Enhancing Tor performance for bandwidth-intensive applications
Date
2012-06-30
DOI
Authors
Sweha, Raymond
Bestavros, Azer
Matta, Ibrahim
Version
OA Version
Citation
Sweha, Raymond; Bestavros, Azer; Matta, Ibrahim. "Enhancing Tor Performance For Bandwidth-Intensive Applications", Technical Report BUCS-TR-2012-013, Computer Science Department, Boston University, July 30, 2012. [Available from: http://hdl.handle.net/2144/11401]
Abstract
When it was first introduced a decade ago, Tor, the anonymous onion routing protocol, aimed at providing anonymity for latency-sensitive applications, such as web-browsing, as opposed to bandwidth-intensive applications, such as on-demand or live video streaming. This emphasis on latency-sensitive applications is evident from proposed Tor circuit-scheduling techniques [23], [10] that throttle bandwidth-intensive applications in favor of bursty, latency-sensitive applications.
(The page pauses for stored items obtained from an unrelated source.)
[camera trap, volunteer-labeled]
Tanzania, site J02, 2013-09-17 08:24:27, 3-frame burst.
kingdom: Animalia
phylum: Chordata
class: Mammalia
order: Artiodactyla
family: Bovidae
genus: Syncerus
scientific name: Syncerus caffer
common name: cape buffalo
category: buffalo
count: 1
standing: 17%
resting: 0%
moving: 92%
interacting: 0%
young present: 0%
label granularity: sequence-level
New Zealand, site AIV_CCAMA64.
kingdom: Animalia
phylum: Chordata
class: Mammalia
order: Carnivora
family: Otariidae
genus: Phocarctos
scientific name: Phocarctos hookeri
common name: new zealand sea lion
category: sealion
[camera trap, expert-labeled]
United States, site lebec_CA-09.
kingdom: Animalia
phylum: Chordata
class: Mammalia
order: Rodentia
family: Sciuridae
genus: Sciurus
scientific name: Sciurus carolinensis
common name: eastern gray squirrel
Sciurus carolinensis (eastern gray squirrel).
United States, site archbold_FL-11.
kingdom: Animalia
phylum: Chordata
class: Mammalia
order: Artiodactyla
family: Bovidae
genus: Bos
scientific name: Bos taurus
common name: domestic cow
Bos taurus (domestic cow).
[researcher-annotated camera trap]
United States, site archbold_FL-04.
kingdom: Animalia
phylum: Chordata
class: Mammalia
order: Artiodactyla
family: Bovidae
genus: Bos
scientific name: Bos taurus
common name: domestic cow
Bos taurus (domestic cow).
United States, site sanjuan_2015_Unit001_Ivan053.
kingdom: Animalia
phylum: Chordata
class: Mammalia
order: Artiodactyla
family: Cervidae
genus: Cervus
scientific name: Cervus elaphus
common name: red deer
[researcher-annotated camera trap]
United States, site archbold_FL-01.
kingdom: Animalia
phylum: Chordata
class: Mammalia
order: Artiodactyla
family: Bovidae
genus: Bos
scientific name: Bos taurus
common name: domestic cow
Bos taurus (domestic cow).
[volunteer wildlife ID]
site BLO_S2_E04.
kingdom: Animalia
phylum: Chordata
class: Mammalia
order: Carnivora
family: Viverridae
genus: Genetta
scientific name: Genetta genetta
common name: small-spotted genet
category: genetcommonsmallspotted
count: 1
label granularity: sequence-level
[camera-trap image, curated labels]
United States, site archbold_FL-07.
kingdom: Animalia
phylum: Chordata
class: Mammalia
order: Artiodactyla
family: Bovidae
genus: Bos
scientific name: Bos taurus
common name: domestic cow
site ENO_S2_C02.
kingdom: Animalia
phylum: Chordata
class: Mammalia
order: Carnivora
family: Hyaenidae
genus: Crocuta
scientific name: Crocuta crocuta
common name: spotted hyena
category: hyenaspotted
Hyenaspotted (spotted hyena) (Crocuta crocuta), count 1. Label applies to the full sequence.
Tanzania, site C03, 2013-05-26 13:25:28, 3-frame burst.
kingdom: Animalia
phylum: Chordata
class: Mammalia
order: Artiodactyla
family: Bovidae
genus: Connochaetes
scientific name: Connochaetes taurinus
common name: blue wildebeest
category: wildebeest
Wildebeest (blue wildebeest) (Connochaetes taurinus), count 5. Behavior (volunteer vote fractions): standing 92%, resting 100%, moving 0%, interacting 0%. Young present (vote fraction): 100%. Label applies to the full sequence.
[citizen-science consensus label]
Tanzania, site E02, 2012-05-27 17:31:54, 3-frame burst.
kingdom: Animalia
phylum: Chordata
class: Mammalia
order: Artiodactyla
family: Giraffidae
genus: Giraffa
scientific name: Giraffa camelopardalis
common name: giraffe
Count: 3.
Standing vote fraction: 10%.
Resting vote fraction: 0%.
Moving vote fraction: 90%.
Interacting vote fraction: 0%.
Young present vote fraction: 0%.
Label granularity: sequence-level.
In this paper, we deviate from this traditional view by identifying key attributes and design decisions that negatively impact Tor’s performance in general and its ability to cater to bandwidth-intensive applications in particular, and by proposing new capabilities that aim to enhance Tor’s performance as it relates to anonymizing bandwidth-intensive traffic. We present results from in-vivo measurement studies that shed light on Tor’s approach to manage load across relays, which manifests itself in the way source-based routing at the end-systems (clients) is handled. We present an analytical model that captures the key attributes of the feedback control inherent in Tor’s approach to load management – namely, probing and circuit selection. We show that changing some of these key attributes yields measurable improvement in terms of overall network utilization as well as better load balancing of relays, resulting in better predictability of individual circuit performance. To boost the performance of bandwidth-intensive circuits, we propose the use of on-demand relays (angels) to not only increase the capacity in the Tor network, but also to implement special bandwidth-boosting functionality using multi-path routing. Our conclusions are backed up with results from simulation experiments.